--- START OF Data for processing ---

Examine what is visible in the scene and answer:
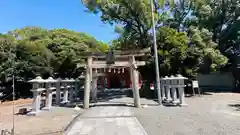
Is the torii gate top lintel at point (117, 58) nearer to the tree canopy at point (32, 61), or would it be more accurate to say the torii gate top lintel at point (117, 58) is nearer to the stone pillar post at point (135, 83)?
the stone pillar post at point (135, 83)

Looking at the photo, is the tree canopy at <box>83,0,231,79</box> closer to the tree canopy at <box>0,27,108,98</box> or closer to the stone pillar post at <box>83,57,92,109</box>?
the tree canopy at <box>0,27,108,98</box>

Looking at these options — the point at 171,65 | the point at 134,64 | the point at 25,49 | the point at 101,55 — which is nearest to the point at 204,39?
the point at 171,65

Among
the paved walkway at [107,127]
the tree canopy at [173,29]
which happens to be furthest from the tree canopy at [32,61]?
the paved walkway at [107,127]

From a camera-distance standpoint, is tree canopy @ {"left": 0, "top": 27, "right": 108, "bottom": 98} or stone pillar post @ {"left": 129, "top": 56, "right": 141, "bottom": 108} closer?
stone pillar post @ {"left": 129, "top": 56, "right": 141, "bottom": 108}

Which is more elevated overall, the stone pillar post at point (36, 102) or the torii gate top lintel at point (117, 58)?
the torii gate top lintel at point (117, 58)

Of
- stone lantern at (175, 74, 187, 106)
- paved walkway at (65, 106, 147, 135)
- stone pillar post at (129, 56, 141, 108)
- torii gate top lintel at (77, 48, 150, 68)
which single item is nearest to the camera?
paved walkway at (65, 106, 147, 135)

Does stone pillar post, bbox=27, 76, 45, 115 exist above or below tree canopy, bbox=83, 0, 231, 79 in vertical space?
below

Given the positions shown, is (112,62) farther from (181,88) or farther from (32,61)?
(32,61)

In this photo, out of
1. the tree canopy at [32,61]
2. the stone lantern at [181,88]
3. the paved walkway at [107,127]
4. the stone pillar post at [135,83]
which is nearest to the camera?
the paved walkway at [107,127]

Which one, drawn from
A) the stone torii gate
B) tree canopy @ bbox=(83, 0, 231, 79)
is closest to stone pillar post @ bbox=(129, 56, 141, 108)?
the stone torii gate

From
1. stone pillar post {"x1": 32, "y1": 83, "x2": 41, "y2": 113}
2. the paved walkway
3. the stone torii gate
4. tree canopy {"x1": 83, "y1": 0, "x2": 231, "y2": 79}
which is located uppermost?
tree canopy {"x1": 83, "y1": 0, "x2": 231, "y2": 79}

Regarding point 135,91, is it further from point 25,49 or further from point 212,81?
point 212,81

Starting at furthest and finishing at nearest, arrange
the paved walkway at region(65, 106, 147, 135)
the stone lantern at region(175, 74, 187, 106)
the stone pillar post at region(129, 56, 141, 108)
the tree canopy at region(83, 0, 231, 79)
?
the tree canopy at region(83, 0, 231, 79), the stone lantern at region(175, 74, 187, 106), the stone pillar post at region(129, 56, 141, 108), the paved walkway at region(65, 106, 147, 135)

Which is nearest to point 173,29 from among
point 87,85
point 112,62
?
point 112,62
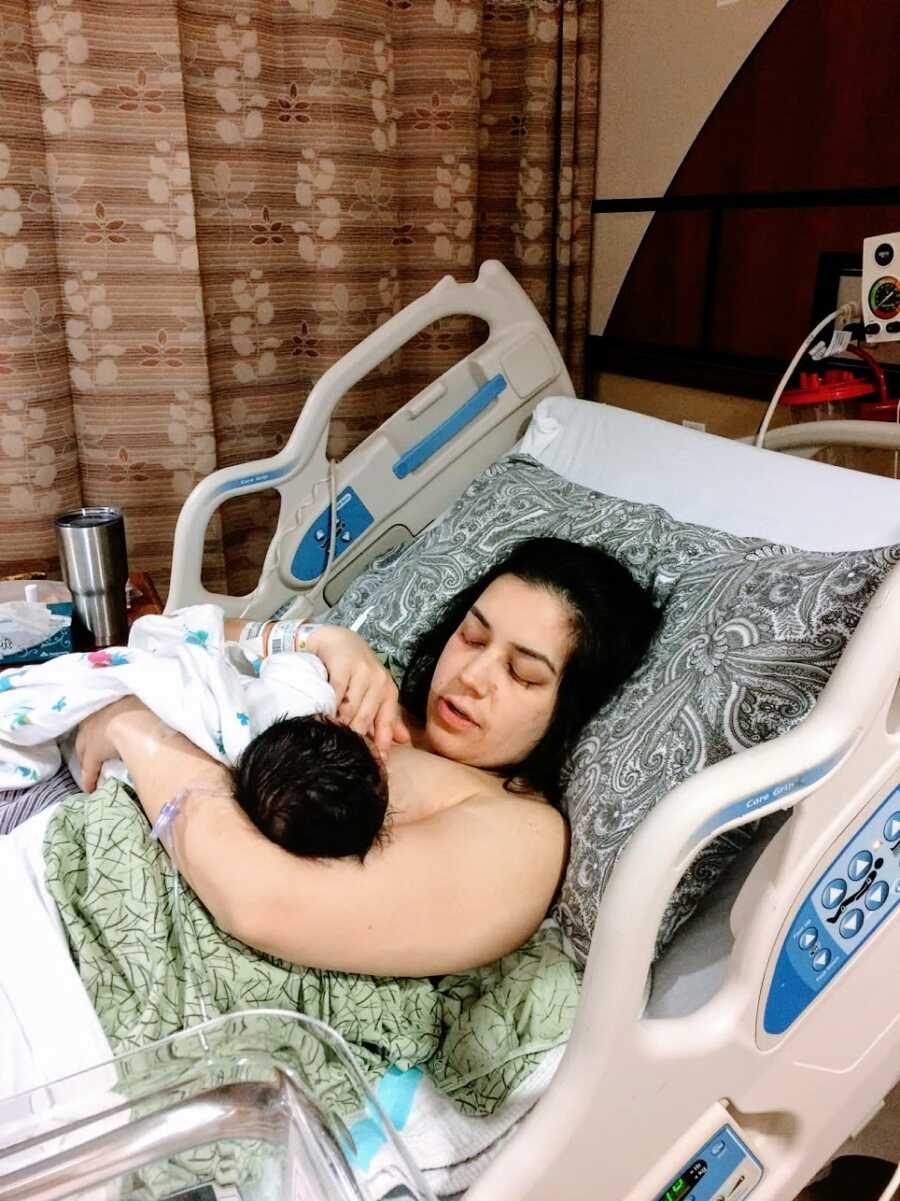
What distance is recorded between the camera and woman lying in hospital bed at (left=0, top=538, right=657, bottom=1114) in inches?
35.7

--- END OF Data for processing ---

** Your objective **
Copy every line of the items above word for word, leaving out the pictures.

** Task answer **
Examine what is visible in the scene and answer:
Is the torii gate top lintel at point (117, 58) nearer to the tree canopy at point (32, 61), or would it be more accurate to say the torii gate top lintel at point (117, 58) is nearer to the stone pillar post at point (135, 83)?
the stone pillar post at point (135, 83)

Looking at the photo, is the tree canopy at <box>83,0,231,79</box> closer to the tree canopy at <box>0,27,108,98</box> or closer to the stone pillar post at <box>83,57,92,109</box>?
the tree canopy at <box>0,27,108,98</box>

Looking at these options — the point at 171,65 | the point at 134,64 | the point at 25,49 | the point at 101,55 — which is nearest to the point at 204,39?
the point at 171,65

Among
the paved walkway at [107,127]
the tree canopy at [173,29]
which happens to be furthest from the tree canopy at [32,61]?
the paved walkway at [107,127]

From a camera-distance standpoint, is tree canopy @ {"left": 0, "top": 27, "right": 108, "bottom": 98} or stone pillar post @ {"left": 129, "top": 56, "right": 141, "bottom": 108} closer?
stone pillar post @ {"left": 129, "top": 56, "right": 141, "bottom": 108}

Which is more elevated overall, the stone pillar post at point (36, 102) or the torii gate top lintel at point (117, 58)?
the torii gate top lintel at point (117, 58)

Of
- stone lantern at (175, 74, 187, 106)
- paved walkway at (65, 106, 147, 135)
- stone pillar post at (129, 56, 141, 108)
- torii gate top lintel at (77, 48, 150, 68)
which single item is nearest to the camera?
paved walkway at (65, 106, 147, 135)

Does stone pillar post, bbox=27, 76, 45, 115 exist above or below tree canopy, bbox=83, 0, 231, 79 in vertical space?
below

Given the positions shown, is (112,62) farther from (181,88) or farther from (32,61)?
(32,61)

In this photo, out of
1. the tree canopy at [32,61]
2. the stone lantern at [181,88]
3. the paved walkway at [107,127]
4. the stone pillar post at [135,83]
which is nearest to the camera?
the paved walkway at [107,127]

Which one, drawn from
A) the stone torii gate
B) tree canopy @ bbox=(83, 0, 231, 79)
is closest to stone pillar post @ bbox=(129, 56, 141, 108)?
the stone torii gate

From
1. stone pillar post {"x1": 32, "y1": 83, "x2": 41, "y2": 113}
2. the paved walkway
3. the stone torii gate
4. tree canopy {"x1": 83, "y1": 0, "x2": 231, "y2": 79}
which is located uppermost?
tree canopy {"x1": 83, "y1": 0, "x2": 231, "y2": 79}

Regarding point 135,91, is it further from point 25,49 or further from point 212,81?
point 212,81

Starting at furthest and finishing at nearest, arrange
the paved walkway at region(65, 106, 147, 135)
the stone lantern at region(175, 74, 187, 106)
the stone pillar post at region(129, 56, 141, 108)
the tree canopy at region(83, 0, 231, 79)
?
the tree canopy at region(83, 0, 231, 79), the stone lantern at region(175, 74, 187, 106), the stone pillar post at region(129, 56, 141, 108), the paved walkway at region(65, 106, 147, 135)

Which is nearest to point 173,29 from among
point 87,85
point 112,62
?
point 112,62
What distance is recorded between the camera and woman lying in hospital bed at (left=0, top=538, right=657, bottom=1114) in inches?
35.7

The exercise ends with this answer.